I completely agree, but this stuff is still illegal in most of the United States. What am I supposed to do, just walk up to someone "how do you do fellow kids, I'd like to purchase one LSD".
This wasn't what I imagined myself doing this morning, but here is a shortened step-by-step guide how to acquire psychedelics as an adult:
- Get Tor browser and find one of the various marketplaces, purchase small samples and send part of the sample to one of the various test labs that can confirm the quality
OR
- Find a community where people are likely to have some sort of experience with psychedelics, like self-improvement groups, hacker spaces or just visit raves
- Start talking with a person who could maybe possibly have done psychedelics at one point or another. Don't ask them outright about buying, but starts a conversation about your curiosity around psychedelics for self-help.
- If they reciprocate, you can at one point of the conversation ask them kindly if they happen to know anyone who can sell to you. If they say no, just move on with the conversation as to not make anything awkward for either of you
- Repeat until you find someone, you'll find someone for sure, in either of the groups mentioned before.

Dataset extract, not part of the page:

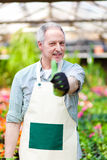 Greenhouse employee thumbs up Royalty Free Stock Photography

Hah, true :) I think "talk to others" is often a solution that is overlooked and is very powerful. Probably the best parts of my life wouldn't be possible if I didn't force myself to socialize with others, even if it's difficult and I don't want to do it until after the socialization is done then I feel good about it.
Having known a few people of those two physical descriptions, and quite a few people who've used psychedelics, in my small sample set you'd be looking at the wrong people.
Change "long hair male" to "dreadlocks on a white male" and you'd have a point, but the majority of long-haired men I've known either wouldn't do drugs or are into non-psychedelics.
And having spent a lot of time in clubs/festivals/house parties around drug use, of the many many users and dealers of psychedelics I've met... I don't think I could narrow down a single "look" that's more, or less, likely than any other.
On the other hand, a) there is "a look" to facial expressions (not dissimilar to a weed "stoned" or amazed expression) that can be quite recognisable of somebody being under the influence - aided by things like super wide pupils and b) there are activities - such as being in a place where people are dancing to electronic music of some genre - where plenty of people use psychedelics and those faces can often be seen (though easily confused with expressions caused by other classes of drug).
I'd probably go by more of non-visual characteristics (openness, uncommon worldviews, unusually emphatic and so on) rather than just visual clues, but YMMV
or you could do what I did, wear a t-shirt with mushrooms on it because you're a big nutrition nerd, and then just watch the surprising but interesting questions roll in
If you live in San Francisco, simply walk up and down Haight for a while (near Ashbury, of course). Look for "street characters" - every once in a while as one of them passes you, they'll quickly call out "hey man, wanna buy shrooms?" and keep walking. The expectation is that if you want to buy you'll go shoulder tap them.
Telegram is a good place to order drugs in many cities. Just look for groups near you and there’s a good chance you’ll find an active group advertising their warez. You can DM them and likely they’ll deliver, cash on delivery.
LSD and other similar substances can offer an incredible insight to people who are equipped to handle it. Such substances create new pathways in your brain and increase neuroplasticity.
It's not the one-stop solution to everyone's problems and should NOT be treated as such (far from it!), but it does offer tremendous perspective and insight to those who know what they're getting into.
One of the issues is that LSD also simulates the feeling of insight. How many trip reports mention "finding the solution to everyone's problems" and "forgetting" it upon sobering? (They didn't forget, they never had it, the LSD simulated having it...)
Maybe it's a better cultural value for our truth seeking groups to avoid psychedelics and other hallucinogens.
In my experience, the "simulated insight" (and I agree, that is roughly what I'd call it) ends up being something more attune to "I need to take better care of my apartment" or "Revolver truly is their best album" or more recently, "I need to learn to write shaders." The insights one experiences are personal, whether or not they're actually beneficial to the waking self.
I haven't met anyone who's seriously felt they'd "discovered" or solved anything serious while tripping. I know people who've left relationships or changed career paths, so as with nearly anything psychoactive, YMMV.
I can’t quote any enormous studies but I can give you my own experience.
I use it once every month or so, and while I’m on it I did the following:
Built a triangular arbitrage DeFi trading system that made me 200k
Sped up a face recognition system to from 16,000faces a second to 1.2M faces a second
Created the first version of my nudged elastic band simulator for finding transition state energy
Learnt GPU shader coding and made my first real-time atomic force simulator
All of this while high on LSD, not having the idea and implementing later, but having the idea and then implementing while high,
I do a lot of coding while normal too, but LSD seems to remove all self doubt and makes me come up with creative solutions much much much faster, it’s not a simulation, I am objectively better while using it.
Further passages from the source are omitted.